Last fall I swapped the Forte City ST tires on the Cannonball for a mismatched pair of old MTB tires in preparation of snow and ice galore.
Well, I probably could have gone all "winter" on even skinnier road tires and suffered few icy crashes.
Recently I switched back to the commuter tires and was delighted at the superhuman speeds I was able to achieve immediately. The windburn on my face is still healing.
I like the 26x1.5 commuters because they roll nice, my average speeds explode, and I can still handle moderately rough dirt and gravel.
Having the knobbies in the slush and mud was nice too, back when I cared more for sure-footedness than speed.
I'm a huge proponent of having the right footwear for the occasion. And I'm compulsively check my air pressure. If I miss a day I make sure I check the very next day.
I hate flats, but due to my high mileage I experience more of them than the average Lance-a-like. I'm a big proponent of Goo or Slime tubes, and as long as I live in Colorado I'll run them in all my bikes.

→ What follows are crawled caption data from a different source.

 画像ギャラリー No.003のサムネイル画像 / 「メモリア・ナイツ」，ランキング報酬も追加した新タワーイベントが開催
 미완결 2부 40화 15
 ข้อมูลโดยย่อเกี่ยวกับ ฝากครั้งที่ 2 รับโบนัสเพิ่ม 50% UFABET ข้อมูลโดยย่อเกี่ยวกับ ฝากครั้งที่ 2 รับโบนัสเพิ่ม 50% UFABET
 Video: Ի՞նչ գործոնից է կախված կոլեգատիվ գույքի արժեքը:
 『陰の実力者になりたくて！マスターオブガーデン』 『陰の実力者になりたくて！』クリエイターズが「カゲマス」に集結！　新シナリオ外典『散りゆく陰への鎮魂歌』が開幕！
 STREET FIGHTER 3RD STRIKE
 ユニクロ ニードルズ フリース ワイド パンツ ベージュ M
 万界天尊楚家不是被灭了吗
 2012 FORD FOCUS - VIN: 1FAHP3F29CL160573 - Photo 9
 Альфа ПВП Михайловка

The thing is, you could proclaim a simplistic cycling existence by going fixie, but you'll still have to deal with rubber issues. Even fixie pixies get flats.

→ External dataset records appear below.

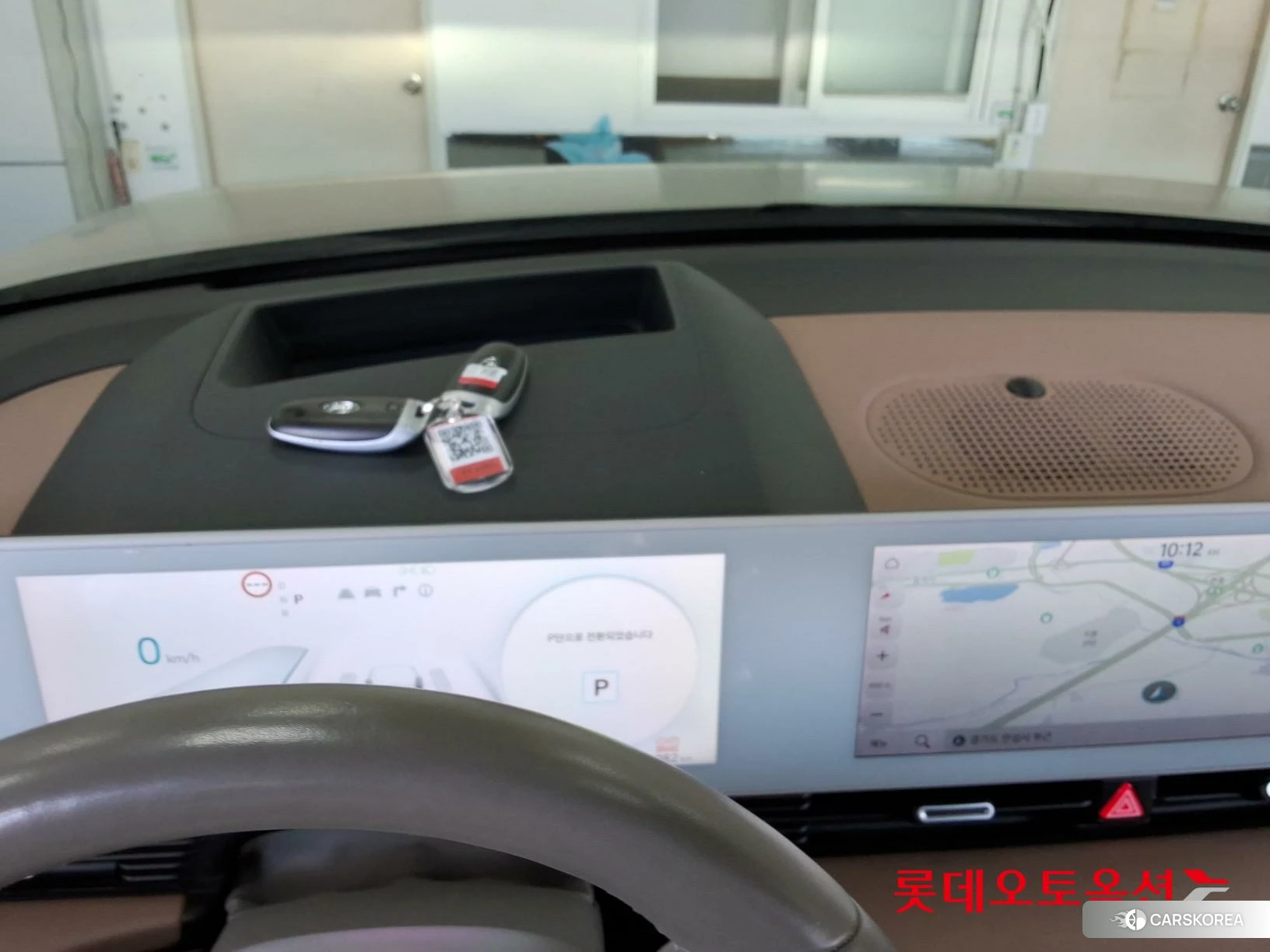 Hyundai IONIQ 5 id 4909217 из Кореи 26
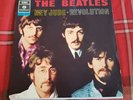 Beatles. Hey Jude 7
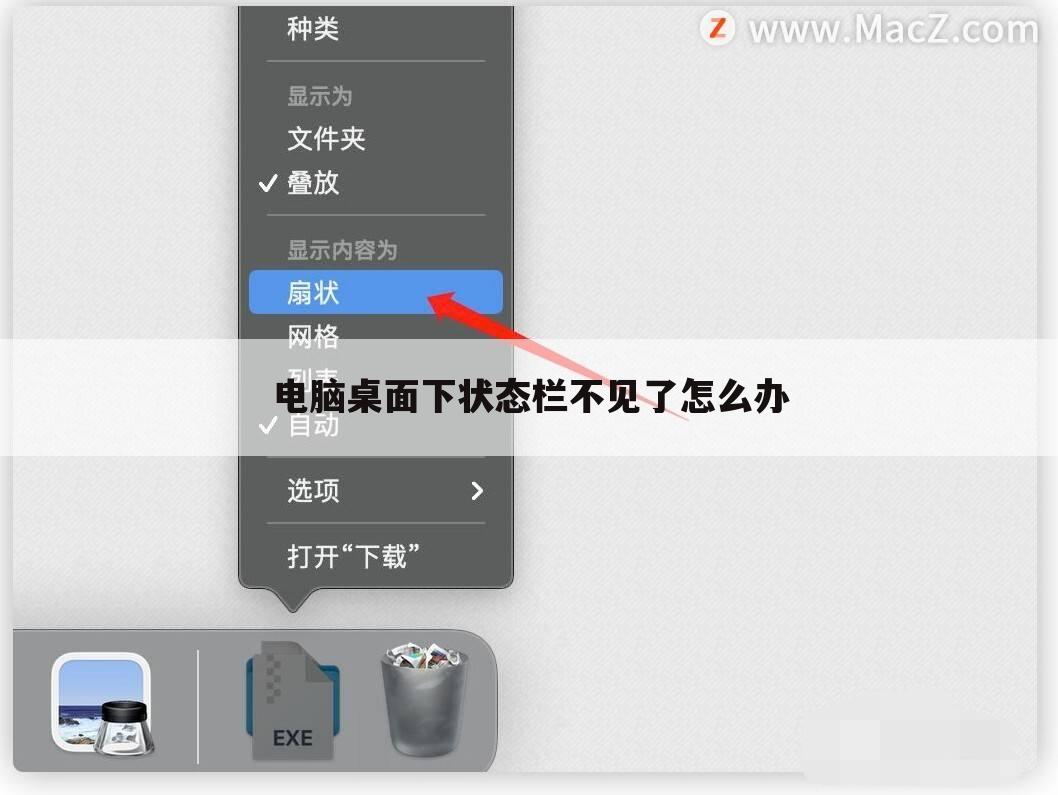 电脑桌面下状态栏不见了怎么办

I've bought the $70 Krylions (each) in the past. They work. Except when they don't. I bought a pair of CSTs for $50 and got 600 miles out of them. There's nothing particularly special about the Fortes I have on the X now, but I have Goo tubes in them. I've got more than a few hundred miles on them, and they still look pretty darn good.
The Small Block 8s I have on the One are great for general commuting (they whine like a fighter jet on Ramming Speed Fridays!) and are phenomenal for prairie bike commutes too. More aggressive knobs would really be a drag on my vanilla road commutes.
As you can see, I give more than a fleeting thought to my tires and tubes.
As a vigilant cyclist you will learn to watch the road or trail ahead and try to avoid tire/tube damaging detritus and debris. But with many miles comes great wear, and eventually all tires see the end of their useful days.
Low stress utility cycling or committed commuting can be very enjoyable if you maintain your tires and use the right ones for the job.